* Tujuan a:
Ganti "nearest" dengan "closest" pada entri mulai dari baris yang memuat "Is pixel 96" sampai akhir entri, lalu tuliskan kembali baris-baris itu tanpa perubahan lain.

* Cuplikan Teks:
Judul
Buku : Di Bawah Bayang-Bayang Ratu Intan
Penulis : Anna Lowenhaupt Tsing
Penerbit : Yayasan Obor Indonesia
Cetakan : Edisi Pertama 1998
Tebal : xxvi + 522 halaman
ISBN : 979-461-306-1
Buku ini membahas mengenai
konstruksi kebudayaan dan politik dari marginalitas dari sudut pandang
antropologi. Dalam membicara marginalitas sebagai pengembangan teori, Tsing
mengacu pada pendekatan “eklektik” bukan eksotik. Tsing berusaha mengkonstruksi
kembali teori kebudayaan konvensional sebagai pengetahuan dominan dan bersifat
mapan. Pusat perhatiannya pada marginalitas melibatkan pilihan untuk merumuskan
suatu perspektif mengenai kebudayaan dan komunitas yang berlawanan dengan
perspektif-perspektif lain yang paling umum dalam imajinasi populer maupun
etnografi klasik (hal.8). Buku ini Tsing mengkaji suku Dayak Meratus di
Kalimantan Selatan, di mana negara maupun masyarakat lainnya menyebut mereka sebagai
suku terasing, orang bukit, orang gunung, orang pinggiran, orang primitif yang
tidak beradab. Untuk menghindari istilah yang semakin meminggirkan ini, Tsing
menggunakan istilah atau sebutan “Orang Meratus”.
Mengkaji
persoalan marginalitas orang Meratus, Tsing mengacu pada konsep marginalitas
oleh ahli teori feminis bernama Gloria Anzuldua, membicarakan penggunaan
imajinatif dan empatetik dari perspektif dualistik “kesadaran daerah
perbatasan”. Perbatasan adalah semacam tepi; mereka membayangkan sisi yang lain
(hal.27). Atau mereka yang hidup di perbatasan dipandang sebagai “orang lain”,
terutama orang kota. Bayangan mengenai perbatasan dimana kajian kreatif
mengenai pendefenisian sendiri orang-orang yang berada di pinggiran (margin)
tanpa mengabaikan kekuasaan dan pengetahuan. Konsep “perbatasan” kemudian
diperluas oleh Ronato Rosaldo mengenai “persilangan perbatasan” sebagai tempat
dihasilkannya kebudayaan kreatif (ibid 1). Kedua konsepsi tersebut sebagai
kerangka analisa oleh Tsing dalam mengkaji orang Meratus yang hidup di
perbatasan dan mengalami marginalitas serta bagaimana respon-respon terhadap
ketersisihan mereka.

* Data Tugas:
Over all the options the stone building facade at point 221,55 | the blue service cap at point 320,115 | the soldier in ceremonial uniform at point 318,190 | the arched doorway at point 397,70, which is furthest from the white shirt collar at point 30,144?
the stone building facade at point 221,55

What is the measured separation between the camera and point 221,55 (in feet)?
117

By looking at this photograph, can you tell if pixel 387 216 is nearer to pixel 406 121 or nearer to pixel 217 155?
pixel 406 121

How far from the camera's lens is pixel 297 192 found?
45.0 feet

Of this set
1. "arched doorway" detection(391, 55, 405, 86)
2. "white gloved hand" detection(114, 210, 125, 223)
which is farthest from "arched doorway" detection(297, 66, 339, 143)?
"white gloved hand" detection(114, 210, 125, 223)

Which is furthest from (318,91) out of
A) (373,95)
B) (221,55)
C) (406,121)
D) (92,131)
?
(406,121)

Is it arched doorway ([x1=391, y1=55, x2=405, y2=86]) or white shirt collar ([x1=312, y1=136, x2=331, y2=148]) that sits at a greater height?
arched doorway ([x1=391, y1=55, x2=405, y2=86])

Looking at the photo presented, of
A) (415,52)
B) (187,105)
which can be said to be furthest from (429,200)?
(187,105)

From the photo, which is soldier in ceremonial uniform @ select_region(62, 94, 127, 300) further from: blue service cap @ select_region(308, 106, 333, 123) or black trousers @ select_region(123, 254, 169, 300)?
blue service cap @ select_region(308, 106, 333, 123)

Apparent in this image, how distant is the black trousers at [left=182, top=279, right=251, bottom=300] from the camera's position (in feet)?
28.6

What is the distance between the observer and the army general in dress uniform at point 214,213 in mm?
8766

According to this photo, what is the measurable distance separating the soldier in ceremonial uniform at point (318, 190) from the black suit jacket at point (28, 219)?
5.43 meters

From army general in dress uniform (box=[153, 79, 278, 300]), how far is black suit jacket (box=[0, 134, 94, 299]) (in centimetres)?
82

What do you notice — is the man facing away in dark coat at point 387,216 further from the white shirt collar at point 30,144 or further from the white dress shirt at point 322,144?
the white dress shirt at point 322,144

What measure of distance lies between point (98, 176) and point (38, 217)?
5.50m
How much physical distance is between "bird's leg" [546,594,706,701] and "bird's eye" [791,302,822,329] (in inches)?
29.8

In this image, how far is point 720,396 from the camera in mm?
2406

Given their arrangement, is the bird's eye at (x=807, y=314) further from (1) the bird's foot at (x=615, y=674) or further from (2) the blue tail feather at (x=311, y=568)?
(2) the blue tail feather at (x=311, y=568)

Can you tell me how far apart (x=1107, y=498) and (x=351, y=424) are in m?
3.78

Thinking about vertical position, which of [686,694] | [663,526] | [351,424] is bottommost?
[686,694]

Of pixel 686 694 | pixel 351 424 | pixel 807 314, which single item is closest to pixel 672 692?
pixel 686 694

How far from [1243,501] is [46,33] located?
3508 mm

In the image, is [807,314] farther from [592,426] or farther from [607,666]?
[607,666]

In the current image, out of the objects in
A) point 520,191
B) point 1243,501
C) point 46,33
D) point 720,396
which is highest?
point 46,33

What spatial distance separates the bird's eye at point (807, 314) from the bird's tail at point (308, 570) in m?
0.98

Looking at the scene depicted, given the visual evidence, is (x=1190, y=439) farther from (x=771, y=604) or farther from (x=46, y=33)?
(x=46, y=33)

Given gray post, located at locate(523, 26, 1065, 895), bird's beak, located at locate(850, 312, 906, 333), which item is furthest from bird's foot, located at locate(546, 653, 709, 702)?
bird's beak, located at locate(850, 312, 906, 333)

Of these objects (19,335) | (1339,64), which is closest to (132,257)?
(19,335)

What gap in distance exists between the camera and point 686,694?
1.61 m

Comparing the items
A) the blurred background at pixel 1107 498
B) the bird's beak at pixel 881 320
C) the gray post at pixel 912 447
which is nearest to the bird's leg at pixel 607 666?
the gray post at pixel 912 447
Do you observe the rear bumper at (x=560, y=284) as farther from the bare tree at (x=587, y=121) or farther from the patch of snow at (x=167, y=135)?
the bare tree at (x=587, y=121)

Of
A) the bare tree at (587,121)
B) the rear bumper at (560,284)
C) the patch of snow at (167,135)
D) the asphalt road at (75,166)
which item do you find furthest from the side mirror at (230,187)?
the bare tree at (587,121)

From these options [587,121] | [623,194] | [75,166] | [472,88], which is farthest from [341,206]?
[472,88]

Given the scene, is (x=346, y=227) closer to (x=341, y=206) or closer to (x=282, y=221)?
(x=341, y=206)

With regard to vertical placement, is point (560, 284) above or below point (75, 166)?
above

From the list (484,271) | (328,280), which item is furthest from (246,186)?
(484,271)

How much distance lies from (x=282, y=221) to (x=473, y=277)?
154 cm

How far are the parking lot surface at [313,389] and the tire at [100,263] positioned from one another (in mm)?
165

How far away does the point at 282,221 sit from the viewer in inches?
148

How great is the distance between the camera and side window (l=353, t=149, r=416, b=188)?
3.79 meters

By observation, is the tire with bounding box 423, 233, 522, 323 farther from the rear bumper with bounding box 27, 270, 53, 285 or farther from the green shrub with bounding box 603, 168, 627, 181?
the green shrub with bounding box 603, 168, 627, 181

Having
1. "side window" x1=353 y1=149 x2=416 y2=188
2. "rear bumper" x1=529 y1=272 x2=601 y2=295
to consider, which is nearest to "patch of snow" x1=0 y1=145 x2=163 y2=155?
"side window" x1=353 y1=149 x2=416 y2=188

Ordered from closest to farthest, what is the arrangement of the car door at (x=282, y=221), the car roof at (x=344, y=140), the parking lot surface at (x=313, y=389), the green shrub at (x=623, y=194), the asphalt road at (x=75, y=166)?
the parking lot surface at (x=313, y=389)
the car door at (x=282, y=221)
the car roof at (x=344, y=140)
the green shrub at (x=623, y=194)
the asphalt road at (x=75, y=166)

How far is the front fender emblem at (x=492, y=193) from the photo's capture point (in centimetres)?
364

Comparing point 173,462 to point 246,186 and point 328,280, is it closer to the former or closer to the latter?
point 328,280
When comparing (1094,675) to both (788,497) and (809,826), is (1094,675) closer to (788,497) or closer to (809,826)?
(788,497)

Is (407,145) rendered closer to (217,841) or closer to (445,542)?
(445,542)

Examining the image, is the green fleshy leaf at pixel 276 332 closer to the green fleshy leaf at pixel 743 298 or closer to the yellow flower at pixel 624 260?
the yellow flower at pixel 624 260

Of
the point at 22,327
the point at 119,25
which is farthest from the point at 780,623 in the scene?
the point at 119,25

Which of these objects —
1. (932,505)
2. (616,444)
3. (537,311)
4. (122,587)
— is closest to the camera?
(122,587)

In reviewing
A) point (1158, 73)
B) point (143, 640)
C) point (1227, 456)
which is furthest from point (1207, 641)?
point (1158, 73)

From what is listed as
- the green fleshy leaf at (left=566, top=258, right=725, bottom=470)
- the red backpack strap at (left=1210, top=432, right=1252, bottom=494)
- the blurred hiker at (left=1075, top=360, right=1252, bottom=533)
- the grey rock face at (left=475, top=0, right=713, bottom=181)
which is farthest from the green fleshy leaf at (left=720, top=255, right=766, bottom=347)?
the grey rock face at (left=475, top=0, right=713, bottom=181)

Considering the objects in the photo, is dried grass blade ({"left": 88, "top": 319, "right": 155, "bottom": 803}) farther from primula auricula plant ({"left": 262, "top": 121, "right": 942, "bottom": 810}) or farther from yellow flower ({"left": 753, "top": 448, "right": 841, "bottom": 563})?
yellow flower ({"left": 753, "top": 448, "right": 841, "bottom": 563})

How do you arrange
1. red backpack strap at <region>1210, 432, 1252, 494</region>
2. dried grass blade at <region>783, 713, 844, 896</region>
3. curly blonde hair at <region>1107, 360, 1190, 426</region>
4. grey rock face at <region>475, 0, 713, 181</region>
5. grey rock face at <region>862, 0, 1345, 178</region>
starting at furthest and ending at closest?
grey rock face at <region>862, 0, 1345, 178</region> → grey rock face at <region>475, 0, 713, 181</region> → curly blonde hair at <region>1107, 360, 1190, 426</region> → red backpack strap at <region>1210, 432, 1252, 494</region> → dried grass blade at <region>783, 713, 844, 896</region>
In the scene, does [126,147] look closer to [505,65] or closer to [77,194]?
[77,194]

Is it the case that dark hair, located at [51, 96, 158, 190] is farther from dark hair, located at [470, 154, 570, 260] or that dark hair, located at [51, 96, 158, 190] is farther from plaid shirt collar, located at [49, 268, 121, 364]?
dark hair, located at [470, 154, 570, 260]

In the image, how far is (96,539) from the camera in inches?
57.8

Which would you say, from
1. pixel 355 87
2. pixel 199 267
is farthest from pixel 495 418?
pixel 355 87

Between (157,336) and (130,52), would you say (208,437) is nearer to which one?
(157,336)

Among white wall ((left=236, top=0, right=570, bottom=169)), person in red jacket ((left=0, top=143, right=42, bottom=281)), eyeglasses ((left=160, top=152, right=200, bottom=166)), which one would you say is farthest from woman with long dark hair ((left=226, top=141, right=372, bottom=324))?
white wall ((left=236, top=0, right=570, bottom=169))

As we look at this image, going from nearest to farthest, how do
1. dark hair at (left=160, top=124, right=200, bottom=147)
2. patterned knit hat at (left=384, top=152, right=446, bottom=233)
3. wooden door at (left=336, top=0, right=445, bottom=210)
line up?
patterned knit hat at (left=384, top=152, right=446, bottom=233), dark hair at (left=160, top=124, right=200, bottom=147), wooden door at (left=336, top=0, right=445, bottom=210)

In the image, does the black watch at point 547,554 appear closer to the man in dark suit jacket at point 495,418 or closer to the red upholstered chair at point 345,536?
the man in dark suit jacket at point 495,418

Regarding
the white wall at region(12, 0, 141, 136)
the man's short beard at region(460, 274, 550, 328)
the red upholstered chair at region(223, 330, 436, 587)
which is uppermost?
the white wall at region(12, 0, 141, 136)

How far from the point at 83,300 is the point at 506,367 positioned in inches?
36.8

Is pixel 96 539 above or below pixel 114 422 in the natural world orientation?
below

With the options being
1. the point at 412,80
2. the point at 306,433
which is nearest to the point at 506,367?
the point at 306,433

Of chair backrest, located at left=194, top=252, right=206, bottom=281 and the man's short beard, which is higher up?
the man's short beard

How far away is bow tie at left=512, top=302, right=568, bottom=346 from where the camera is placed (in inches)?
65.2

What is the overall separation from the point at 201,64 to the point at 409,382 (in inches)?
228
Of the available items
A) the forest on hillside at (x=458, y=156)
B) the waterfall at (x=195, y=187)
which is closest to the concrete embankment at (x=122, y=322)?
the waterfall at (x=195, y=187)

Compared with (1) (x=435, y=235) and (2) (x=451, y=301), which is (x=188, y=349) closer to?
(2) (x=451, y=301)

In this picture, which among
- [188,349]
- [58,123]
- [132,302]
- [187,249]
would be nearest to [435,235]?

* Tujuan b:
Jawab pertanyaan berikut berdasarkan resensi buku di atas.
(i) Apa nama penerbit buku tersebut?
(ii) Sebutan apa yang digunakan Tsing untuk suku Dayak Meratus?
(iii) Siapa yang memperluas konsep "perbatasan" menjadi "persilangan perbatasan"?

* Hasil Latihan a:
Is pixel 96 539 above or below pixel 114 422 in the natural world orientation?
below

With the options being
1. the point at 412,80
2. the point at 306,433
which is closest to the point at 506,367?
the point at 306,433

Of chair backrest, located at left=194, top=252, right=206, bottom=281 and the man's short beard, which is higher up?
the man's short beard

How far away is bow tie at left=512, top=302, right=568, bottom=346 from where the camera is placed (in inches)?
65.2

What is the overall separation from the point at 201,64 to the point at 409,382 (in inches)?
228
Of the available items
A) the forest on hillside at (x=458, y=156)
B) the waterfall at (x=195, y=187)
which is closest to the concrete embankment at (x=122, y=322)?
the waterfall at (x=195, y=187)

Compared with (1) (x=435, y=235) and (2) (x=451, y=301), which is (x=188, y=349) closer to?
(2) (x=451, y=301)

In this picture, which among
- [188,349]
- [58,123]
- [132,302]
- [187,249]
would be closest to [435,235]?

* Hasil Latihan b:
(i) Yayasan Obor Indonesia.
(ii) "Orang Meratus".
(iii) Ronato Rosaldo.